Neurotoxicos
 Neurona con destruccion masiva de axon.

Las sustancias neurotóxicas son aquellas que poseen la capacidad de provocar la muerte de tejido nervioso, ya sea matando a las neuronas directamente o bien causando la necrosis de las células gliales.  La utilidad (real o supuesta) de algunas de tales sustancias lleva a que se les encuentre con frecuencia en lugares habitados por el hombre.  Por lo tanto, el uso responsable y/o las medidas que las personas adopten ante los neurotóxicos pueden ayudar a la prevención, más que la iniciativa de terceros.

Entre las sustancias con capacidad neurotóxica más frecuentes, encontramos:

  • Plomo.  El plomo es un mineral metálico extensamente difundido en el ambiente y utilizado en diversas actividades humanas.  Las personas pueden estar expuestas a través de alimentos (soldadura en latas, cañerías de agua, etc.), contaminación del aire (en países en los cuales aún se usa bencina con plomo), restos de pintura (cuando no se la renueva a tiempo o se la descascara sin mascarilla), juguetes y adornos de plomo, etc.  Produce deterioros en la capacidad intelectual, especialmente en la memoria.  En algunas ciudades, como en el norte de Chile (p. ej., Arica), se encuentra áreas pobladas próximas a acopios de plomo.

  • Solventes volátiles.  Los solventes son una de las partes esenciales de toda solución y muchos resultan imprescindibles para factibilizar su el uso del soluto, como sucede con pegamentos, pinturas, material de relleno, ceras, etc.  La exposición se produce usualmente a raíz del uso en ambientes no ventilados o, peor aún, en los cuales las personas permanecen incluso cuando duermen.   Sus efectos euforizantes y de reducción de hambre, seguidos de somnolencia y calma, los convuerten en sustancias a las cuales las personas pueden convertirse fácilmente en adictas y lejos de reducir su uso, pueden buscarlo deliberadamente.  Producen daños relevantes sobre áreas de la memoria, procesamiento de la información y juicio de realidad, entre otros.

  • Numerosos plaguicidas e insecticidas.  Muchas de estas sustancias han permitido la extensión de la agricultura e incrementado la seguridad humana ante insectos y malezas.  Además, lo han hecho a un costo monetario significativamente menor al que representa la implementación de controles de tipo biológico.  Sin embargo, su uso excesivo (y en ocasiones su uso en menor escala), puede provocar a través de la ingestión o su absorción por medio de la respiración o la piel, daños severos sobre el el sistema nervioso.   Particularmente expuestos se encuentran quienes laboran en el agro sin elementos de protección adecuadas (o sin darles el uso adecuado, aunque les hayan sido suministrados).
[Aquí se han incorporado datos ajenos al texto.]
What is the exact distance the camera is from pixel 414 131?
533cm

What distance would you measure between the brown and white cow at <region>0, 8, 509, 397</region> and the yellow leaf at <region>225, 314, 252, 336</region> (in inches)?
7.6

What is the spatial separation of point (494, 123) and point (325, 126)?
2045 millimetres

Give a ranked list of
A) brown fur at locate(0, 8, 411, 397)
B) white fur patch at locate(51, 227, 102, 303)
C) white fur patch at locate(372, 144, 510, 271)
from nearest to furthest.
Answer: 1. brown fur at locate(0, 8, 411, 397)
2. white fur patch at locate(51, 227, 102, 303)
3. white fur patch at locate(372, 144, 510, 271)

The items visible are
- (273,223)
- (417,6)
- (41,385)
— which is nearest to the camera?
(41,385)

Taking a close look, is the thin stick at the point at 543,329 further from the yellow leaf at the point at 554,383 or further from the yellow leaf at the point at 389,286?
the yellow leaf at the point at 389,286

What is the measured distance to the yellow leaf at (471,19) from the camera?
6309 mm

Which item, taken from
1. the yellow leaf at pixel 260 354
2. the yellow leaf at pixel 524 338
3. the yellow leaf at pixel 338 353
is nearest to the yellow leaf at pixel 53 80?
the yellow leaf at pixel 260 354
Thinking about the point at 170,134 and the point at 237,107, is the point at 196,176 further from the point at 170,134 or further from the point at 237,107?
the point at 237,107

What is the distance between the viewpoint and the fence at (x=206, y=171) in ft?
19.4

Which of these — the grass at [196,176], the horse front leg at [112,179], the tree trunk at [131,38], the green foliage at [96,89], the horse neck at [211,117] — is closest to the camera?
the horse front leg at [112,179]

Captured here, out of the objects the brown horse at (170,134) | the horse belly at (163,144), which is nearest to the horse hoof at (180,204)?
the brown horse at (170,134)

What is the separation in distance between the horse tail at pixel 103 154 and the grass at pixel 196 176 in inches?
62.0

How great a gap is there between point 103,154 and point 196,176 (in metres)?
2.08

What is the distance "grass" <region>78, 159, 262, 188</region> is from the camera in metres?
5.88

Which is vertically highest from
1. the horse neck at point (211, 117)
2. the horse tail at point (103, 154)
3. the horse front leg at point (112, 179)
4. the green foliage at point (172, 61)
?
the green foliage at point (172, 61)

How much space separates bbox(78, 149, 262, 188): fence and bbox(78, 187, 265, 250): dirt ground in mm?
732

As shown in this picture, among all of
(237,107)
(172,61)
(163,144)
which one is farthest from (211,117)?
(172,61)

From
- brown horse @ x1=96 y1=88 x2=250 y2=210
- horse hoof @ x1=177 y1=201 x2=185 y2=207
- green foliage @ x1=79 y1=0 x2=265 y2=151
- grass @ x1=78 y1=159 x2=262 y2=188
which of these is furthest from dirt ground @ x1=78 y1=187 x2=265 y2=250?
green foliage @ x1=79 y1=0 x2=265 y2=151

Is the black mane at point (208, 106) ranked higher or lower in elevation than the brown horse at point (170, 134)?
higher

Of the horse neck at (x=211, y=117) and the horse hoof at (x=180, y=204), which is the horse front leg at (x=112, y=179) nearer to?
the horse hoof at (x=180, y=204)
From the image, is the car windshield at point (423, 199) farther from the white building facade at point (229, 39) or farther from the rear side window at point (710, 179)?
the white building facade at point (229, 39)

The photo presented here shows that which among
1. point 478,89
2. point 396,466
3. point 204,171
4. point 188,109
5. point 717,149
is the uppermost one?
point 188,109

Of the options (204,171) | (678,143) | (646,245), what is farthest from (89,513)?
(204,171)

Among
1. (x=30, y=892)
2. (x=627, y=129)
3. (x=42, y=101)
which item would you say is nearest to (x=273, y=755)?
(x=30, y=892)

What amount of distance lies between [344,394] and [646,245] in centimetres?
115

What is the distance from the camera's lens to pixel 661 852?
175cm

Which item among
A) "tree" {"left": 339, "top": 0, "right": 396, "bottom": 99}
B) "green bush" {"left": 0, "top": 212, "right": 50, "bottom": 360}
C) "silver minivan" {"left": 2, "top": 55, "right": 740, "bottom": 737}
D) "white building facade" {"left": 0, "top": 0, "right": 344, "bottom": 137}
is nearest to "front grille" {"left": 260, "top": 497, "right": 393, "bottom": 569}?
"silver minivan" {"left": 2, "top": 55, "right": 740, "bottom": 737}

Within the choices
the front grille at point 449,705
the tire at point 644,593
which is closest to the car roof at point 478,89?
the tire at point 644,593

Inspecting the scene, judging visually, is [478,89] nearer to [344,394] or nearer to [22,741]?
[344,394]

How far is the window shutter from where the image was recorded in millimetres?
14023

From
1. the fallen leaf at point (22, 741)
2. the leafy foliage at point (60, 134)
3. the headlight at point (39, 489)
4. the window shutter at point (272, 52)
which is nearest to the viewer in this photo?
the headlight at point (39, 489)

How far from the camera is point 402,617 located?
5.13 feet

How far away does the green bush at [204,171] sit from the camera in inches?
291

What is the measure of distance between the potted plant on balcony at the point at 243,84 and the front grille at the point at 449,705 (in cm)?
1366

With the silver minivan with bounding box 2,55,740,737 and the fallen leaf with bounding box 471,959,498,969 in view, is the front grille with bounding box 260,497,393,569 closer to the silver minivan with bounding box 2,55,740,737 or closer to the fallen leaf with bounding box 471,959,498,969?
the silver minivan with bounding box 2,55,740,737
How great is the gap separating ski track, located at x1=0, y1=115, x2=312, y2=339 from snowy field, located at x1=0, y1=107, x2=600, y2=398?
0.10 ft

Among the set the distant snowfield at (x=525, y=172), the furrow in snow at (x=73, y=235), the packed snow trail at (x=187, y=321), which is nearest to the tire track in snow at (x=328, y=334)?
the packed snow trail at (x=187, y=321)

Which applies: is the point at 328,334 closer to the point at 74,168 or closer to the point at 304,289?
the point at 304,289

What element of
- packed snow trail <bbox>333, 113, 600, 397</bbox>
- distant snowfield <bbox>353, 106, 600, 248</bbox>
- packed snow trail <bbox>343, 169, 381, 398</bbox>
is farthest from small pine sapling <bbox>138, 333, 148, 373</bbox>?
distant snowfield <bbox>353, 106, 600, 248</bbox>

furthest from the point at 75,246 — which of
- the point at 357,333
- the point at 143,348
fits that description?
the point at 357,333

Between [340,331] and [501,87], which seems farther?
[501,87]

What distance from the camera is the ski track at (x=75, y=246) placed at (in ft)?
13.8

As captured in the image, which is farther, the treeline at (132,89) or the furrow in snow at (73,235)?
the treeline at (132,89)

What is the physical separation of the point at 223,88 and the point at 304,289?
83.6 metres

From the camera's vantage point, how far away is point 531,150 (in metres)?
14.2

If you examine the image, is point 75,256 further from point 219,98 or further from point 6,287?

Sus efectos indeseados incluyen alteraciones en la coordinación de los movimientos, reducción de la capacidad de órganos sensoriales, parálisis, e incluso demencia y muerte.

  • Alcohol etílico.  El alcohol puede producir daños masivos sobre el sistema nervioso y con ello, sobre la mayoría de las capacidades intelectuales humanas.  Y aún cuando esto es aplicable a personas de cualquier edad, es especialmente grave cuando se produce exposición del feto, por consumo de la mujer embarazada, pudiendo derivar en retardo mental.  Como cualquier sustancia neurotrópica, su consumo debe estar excluido de todo el período gestacional.

La gran mayoría de los neurotóxicos pueden ser elaborados por la industria, sin embargo, su introducción en el ambiente inmediato no es responsabilidad de los fabricantes, sino de las personas que los emplean.  Y en los casos en los cuales no pueden usarse sin que se genere daño importante, su inclusión de la vida cotidiana es muchas veces, también una elección de la gente, no de la empresa.


Bibliografía recomendada

MATIFFANY-CASTIGLIONI, E. 2010 (Ed.). In Vitro Neurotoxicology: Principles and Challenges. Humana Press: New Jersey. 348 págs.